Step-by-step on the theory, implementation in python, and analysis using scikit-learn about the algorithm previously taken up in "Classification of Machine Learning" I will study with. I'm writing it for personal learning, so I'd like you to overlook any mistakes.
So far, we have seen "simple regression" and "multiple regression", but both have talked in the same field of linear regression. This time, I would like to summarize the "** linear basis regression model " that generalizes linear regression and the " gradient descent method **" for optimizing the loss function. The following sites were referred to this time.
To draw an approximate curve for the data sequence, the simple regression model is
y=w_0x_0+w_1x_1+\cdots+w_nx_n
It was to be approximated by. Furthermore, it can be seen that for simple regression, only two items of the multiple regression equation were used.
Now, if the weight of each term is $ (w_0, w_1, \ cdots, w_n) $, the function of the model can actually be anything, and if this is $ y = \ phi (x) $,
y(\boldsymbol{x}, \boldsymbol{w}) = \sum_{j=0}^{M-1}w_j\phi_{j}(\boldsymbol{x})
It is expressed as. $ \ boldsymbol {w} = (w_0, w_1, \ cdots, w_ {M-1}) ^ T $, $ \ boldsymbol {\ phi} = (\ phi_0, \ phi_1, \ cdots, \ phi_ {M-1 }) ^ T $. If $ \ phi_0 = 1 $ (intercept term),
y(\boldsymbol{x}, \boldsymbol{w}) = \boldsymbol{w}^T\phi(x)

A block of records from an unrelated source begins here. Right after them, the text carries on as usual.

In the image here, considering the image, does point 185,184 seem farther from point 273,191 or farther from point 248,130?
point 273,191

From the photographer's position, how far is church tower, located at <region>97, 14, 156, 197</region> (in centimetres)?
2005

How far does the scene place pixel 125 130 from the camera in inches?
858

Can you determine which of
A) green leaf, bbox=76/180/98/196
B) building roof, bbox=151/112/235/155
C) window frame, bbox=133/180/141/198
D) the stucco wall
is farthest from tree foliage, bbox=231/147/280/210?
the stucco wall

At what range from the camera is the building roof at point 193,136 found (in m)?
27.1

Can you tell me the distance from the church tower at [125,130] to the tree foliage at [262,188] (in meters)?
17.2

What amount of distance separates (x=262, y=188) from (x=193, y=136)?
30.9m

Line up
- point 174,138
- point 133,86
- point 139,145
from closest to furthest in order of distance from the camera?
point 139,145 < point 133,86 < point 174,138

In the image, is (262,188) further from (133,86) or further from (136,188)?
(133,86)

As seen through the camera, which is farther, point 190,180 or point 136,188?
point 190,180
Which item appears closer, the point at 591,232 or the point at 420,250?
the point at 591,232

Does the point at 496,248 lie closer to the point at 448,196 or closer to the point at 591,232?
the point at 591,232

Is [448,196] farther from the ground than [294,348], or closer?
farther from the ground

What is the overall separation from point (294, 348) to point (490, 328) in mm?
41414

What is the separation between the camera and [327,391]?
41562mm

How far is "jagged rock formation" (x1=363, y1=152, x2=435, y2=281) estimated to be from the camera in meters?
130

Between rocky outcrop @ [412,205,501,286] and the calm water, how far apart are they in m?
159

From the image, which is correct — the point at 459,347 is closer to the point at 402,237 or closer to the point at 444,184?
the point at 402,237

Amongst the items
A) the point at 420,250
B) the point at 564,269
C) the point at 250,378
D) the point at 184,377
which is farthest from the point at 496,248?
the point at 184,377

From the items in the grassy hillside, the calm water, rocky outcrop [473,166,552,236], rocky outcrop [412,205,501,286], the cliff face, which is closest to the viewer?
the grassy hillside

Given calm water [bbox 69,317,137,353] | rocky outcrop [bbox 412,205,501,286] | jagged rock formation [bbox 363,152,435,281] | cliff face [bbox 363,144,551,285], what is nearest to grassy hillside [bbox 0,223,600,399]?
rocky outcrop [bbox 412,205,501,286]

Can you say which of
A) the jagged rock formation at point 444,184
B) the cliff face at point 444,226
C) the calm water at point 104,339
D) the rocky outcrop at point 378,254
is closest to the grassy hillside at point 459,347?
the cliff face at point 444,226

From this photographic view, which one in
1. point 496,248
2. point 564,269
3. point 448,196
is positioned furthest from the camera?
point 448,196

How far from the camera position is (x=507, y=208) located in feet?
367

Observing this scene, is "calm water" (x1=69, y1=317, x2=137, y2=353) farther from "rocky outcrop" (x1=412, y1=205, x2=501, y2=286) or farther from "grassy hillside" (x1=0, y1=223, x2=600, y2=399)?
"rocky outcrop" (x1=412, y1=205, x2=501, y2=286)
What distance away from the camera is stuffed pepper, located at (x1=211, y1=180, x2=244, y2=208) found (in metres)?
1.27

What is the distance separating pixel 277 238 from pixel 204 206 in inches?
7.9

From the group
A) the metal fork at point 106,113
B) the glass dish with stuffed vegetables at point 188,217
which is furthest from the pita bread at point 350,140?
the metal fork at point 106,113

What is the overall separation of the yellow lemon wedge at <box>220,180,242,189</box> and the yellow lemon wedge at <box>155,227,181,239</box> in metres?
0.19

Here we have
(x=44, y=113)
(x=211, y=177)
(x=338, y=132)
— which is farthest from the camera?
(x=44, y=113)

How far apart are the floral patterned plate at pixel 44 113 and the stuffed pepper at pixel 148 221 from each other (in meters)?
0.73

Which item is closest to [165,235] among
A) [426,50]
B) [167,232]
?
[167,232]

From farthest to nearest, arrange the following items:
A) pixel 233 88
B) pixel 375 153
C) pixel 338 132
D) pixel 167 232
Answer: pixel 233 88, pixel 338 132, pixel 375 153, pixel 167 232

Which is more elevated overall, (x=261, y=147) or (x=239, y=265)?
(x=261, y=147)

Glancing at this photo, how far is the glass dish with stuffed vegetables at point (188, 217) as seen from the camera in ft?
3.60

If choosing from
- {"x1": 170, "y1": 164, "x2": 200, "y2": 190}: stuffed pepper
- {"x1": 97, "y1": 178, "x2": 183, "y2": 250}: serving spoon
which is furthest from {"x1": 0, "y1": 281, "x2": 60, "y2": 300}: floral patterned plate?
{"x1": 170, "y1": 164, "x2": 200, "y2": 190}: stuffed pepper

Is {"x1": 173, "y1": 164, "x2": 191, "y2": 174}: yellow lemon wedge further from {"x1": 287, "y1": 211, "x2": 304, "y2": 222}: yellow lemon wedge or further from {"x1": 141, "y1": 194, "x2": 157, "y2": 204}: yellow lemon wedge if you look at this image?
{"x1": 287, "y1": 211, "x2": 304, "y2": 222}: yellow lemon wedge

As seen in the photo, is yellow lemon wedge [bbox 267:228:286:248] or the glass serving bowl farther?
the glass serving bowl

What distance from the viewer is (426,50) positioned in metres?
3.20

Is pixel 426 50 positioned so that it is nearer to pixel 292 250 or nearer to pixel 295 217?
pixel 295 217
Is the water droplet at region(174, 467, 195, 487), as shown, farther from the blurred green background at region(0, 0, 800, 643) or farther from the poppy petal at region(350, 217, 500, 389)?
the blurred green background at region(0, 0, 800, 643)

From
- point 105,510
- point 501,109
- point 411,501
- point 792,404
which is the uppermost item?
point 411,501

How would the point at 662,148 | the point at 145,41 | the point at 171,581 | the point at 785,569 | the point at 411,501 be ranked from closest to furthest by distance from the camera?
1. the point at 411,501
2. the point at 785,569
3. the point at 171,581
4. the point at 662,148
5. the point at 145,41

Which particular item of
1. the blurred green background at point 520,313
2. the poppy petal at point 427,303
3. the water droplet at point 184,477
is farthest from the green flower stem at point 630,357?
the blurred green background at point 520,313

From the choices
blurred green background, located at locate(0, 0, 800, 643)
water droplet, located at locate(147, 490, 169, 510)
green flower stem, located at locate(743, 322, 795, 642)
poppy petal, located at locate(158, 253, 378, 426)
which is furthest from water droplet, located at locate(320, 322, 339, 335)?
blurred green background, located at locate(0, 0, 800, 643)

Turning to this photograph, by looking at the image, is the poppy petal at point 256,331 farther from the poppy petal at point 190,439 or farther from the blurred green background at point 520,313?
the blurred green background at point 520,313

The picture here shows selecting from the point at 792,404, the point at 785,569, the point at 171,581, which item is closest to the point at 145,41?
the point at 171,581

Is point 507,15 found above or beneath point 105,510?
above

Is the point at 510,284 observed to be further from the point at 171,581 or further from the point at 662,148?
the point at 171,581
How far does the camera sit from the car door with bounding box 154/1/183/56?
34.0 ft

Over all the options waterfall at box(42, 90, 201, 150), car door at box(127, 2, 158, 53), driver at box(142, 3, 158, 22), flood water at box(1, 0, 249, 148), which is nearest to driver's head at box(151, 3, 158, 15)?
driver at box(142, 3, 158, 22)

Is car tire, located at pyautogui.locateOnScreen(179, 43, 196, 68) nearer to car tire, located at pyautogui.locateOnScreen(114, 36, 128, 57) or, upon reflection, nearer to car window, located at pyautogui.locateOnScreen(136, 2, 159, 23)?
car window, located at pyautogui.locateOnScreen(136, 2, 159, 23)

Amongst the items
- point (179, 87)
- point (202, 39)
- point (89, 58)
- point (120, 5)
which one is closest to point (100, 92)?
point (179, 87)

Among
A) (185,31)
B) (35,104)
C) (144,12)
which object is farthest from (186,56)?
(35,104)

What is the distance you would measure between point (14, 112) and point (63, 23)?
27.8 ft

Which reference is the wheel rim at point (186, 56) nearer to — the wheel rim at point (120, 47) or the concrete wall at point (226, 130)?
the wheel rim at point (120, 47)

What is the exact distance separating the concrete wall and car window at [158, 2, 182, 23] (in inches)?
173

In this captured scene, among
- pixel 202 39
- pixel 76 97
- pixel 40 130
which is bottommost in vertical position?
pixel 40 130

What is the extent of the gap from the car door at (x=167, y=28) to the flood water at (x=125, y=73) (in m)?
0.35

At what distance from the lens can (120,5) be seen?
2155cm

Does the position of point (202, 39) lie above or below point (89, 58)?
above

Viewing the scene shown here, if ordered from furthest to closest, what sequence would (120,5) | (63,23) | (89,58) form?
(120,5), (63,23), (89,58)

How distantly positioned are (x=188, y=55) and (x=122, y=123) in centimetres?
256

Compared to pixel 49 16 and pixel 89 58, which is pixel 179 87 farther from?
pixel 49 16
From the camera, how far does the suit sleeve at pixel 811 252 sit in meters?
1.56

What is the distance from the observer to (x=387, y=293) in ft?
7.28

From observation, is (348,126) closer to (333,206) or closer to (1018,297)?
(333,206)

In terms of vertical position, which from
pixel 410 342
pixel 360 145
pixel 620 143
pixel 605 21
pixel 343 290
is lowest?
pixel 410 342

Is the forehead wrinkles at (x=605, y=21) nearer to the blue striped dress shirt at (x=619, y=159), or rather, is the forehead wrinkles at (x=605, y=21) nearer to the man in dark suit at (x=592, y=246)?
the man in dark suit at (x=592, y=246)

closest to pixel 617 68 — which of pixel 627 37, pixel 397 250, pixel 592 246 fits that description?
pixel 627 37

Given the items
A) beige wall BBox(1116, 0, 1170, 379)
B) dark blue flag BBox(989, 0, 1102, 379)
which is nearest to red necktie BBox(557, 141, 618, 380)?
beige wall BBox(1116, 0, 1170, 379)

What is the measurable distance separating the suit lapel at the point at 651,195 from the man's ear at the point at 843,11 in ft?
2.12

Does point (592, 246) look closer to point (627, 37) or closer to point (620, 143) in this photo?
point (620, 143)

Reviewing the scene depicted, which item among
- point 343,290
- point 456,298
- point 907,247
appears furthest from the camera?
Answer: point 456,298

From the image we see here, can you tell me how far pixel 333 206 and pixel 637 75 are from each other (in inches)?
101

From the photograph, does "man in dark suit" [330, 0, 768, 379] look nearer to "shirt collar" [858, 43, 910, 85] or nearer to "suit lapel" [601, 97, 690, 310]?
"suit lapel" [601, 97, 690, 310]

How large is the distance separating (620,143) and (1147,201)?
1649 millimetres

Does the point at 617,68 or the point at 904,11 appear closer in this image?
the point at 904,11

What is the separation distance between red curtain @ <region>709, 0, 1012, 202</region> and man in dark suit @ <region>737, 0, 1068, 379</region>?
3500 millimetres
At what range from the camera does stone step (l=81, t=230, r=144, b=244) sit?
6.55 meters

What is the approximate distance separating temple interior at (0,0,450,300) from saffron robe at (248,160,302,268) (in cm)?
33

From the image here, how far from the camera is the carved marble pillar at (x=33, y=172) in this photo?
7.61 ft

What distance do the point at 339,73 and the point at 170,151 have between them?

become. This $ \ phi (x) $ is called ** basis set **.
The generalized expression means that linear regression means finding a sequence of coefficients $ \ boldsymbol {w} $ that best represents a given sequence of data by combining some basis functions. ..
scikit-learn allows you to use various basis functions for regression.
For simple regression and multiple regression, we found a coefficient that minimizes the sum of squared residuals. Although it was possible to find w mathematically with simple regression, it is often very difficult to find a solution analytically when the basis function is complicated or the data has many dimensions. In such cases, it is necessary to find the coefficient approximately. At that time, "** gradient descent method **" is used. Literally, it is a method to find the optimum value while going down the slope (gradient).
Think about how to find the coefficients, including how to solve them mathematically. It is described in detail below.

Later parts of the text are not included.